RSA (Rivest–Shamir–Adleman) is a widely deployed asymmetric cryptosystem using public/private key pairs. JWT algorithms RS256 and PS256 sign with the private key; verifiers use the public key. Production deployments use 2048-bit or 4096-bit moduli. Private keys are stored in PEM or HSM; public keys publish via JWKS for distributed verification without sharing signing material. Implementations across Node.js, Python, Go, Ruby, and Java follow the same RFC standards, so concepts transfer directly between stacks. Security reviews should treat this as part of your full authentication threat model, not an isolated configuration detail. Document expected behavior for client teams so tokens are issued, stored, and validated consistently across services.

Why It Matters

RSA underpins most enterprise asymmetric JWT deployments. Understanding RSA key sizes, padding modes (PKCS#1 v1.5 vs PSS), and public key distribution explains why RS256 differs from symmetric HS256 and when to migrate signing to dedicated KMS hardware. Getting this wrong often surfaces only after an incident, when forged or replayed tokens expose gaps in validation or secret handling. Platform teams should encode these rules in libraries, linting, and deployment checklists so individual services cannot drift silently. Pair technical controls with monitoring: log verification failures, track unusual token lifetimes, and alert on spikes in 401 responses.

Related Terms

Related Comparisons

Algorithm Guides

Related Tools

Related Articles

Frequently Asked Questions

What RSA key size for JWT?

Minimum 2048 bits for new deployments; 4096 bits for high-security or long-lived roots. Avoid 1024-bit keys. Consult your JWT library documentation for exact option names, defaults, and error types. When in doubt, prefer stricter validation and shorter token lifetimes over permissive shortcuts.

RSA vs ECDSA for JWT?

RSA has broader support; ECDSA (ES256) yields smaller keys and signatures. Both are valid asymmetric choices. Consult your JWT library documentation for exact option names, defaults, and error types. When in doubt, prefer stricter validation and shorter token lifetimes over permissive shortcuts.

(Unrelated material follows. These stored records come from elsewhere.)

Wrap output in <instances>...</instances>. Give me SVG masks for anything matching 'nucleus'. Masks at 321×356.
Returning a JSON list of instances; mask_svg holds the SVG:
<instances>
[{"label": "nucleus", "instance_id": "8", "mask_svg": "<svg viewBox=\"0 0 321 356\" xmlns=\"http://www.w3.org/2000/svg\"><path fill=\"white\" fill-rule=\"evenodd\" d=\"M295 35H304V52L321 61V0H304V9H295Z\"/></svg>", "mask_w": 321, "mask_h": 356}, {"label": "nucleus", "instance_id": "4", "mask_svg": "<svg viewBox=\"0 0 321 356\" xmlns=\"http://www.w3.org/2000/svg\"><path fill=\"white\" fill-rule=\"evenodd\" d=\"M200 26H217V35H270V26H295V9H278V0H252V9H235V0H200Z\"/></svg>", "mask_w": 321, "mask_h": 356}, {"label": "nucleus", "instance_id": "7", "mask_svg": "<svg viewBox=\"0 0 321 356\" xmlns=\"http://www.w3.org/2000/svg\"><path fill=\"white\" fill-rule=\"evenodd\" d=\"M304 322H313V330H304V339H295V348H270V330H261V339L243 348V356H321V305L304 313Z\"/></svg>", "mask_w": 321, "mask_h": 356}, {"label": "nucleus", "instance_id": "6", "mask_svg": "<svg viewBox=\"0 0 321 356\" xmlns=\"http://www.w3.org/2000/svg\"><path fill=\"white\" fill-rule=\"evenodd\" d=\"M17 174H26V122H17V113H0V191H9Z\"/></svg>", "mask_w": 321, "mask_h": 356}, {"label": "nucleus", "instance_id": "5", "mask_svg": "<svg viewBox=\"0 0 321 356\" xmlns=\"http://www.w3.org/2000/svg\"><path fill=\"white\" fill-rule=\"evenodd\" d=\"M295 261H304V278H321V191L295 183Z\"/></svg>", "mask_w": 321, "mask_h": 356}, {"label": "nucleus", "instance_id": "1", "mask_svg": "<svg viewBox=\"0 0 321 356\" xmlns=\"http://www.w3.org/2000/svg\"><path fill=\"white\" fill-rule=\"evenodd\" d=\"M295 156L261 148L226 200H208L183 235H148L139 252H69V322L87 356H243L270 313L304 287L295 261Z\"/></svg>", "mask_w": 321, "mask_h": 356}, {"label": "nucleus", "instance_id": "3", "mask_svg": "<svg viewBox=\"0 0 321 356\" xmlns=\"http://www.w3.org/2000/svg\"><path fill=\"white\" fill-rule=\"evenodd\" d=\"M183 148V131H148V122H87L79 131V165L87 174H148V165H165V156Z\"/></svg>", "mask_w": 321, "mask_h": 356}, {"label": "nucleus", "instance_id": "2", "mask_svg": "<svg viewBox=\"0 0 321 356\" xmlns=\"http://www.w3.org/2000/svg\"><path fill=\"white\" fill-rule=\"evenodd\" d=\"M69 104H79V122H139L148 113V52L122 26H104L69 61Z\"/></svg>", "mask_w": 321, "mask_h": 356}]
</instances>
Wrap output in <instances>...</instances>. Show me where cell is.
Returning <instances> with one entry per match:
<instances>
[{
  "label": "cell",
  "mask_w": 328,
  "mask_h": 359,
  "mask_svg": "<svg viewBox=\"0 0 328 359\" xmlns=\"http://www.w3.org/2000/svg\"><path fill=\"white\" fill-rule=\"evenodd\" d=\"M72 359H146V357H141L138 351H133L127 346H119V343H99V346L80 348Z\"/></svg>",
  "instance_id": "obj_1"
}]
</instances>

Can RSA public keys sign JWTs?

No. Only the private key signs. Public keys verify signatures only. Consult your JWT library documentation for exact option names, defaults, and error types. When in doubt, prefer stricter validation and shorter token lifetimes over permissive shortcuts. Test edge cases with expired, malformed, and wrong-algorithm tokens in CI before shipping auth changes.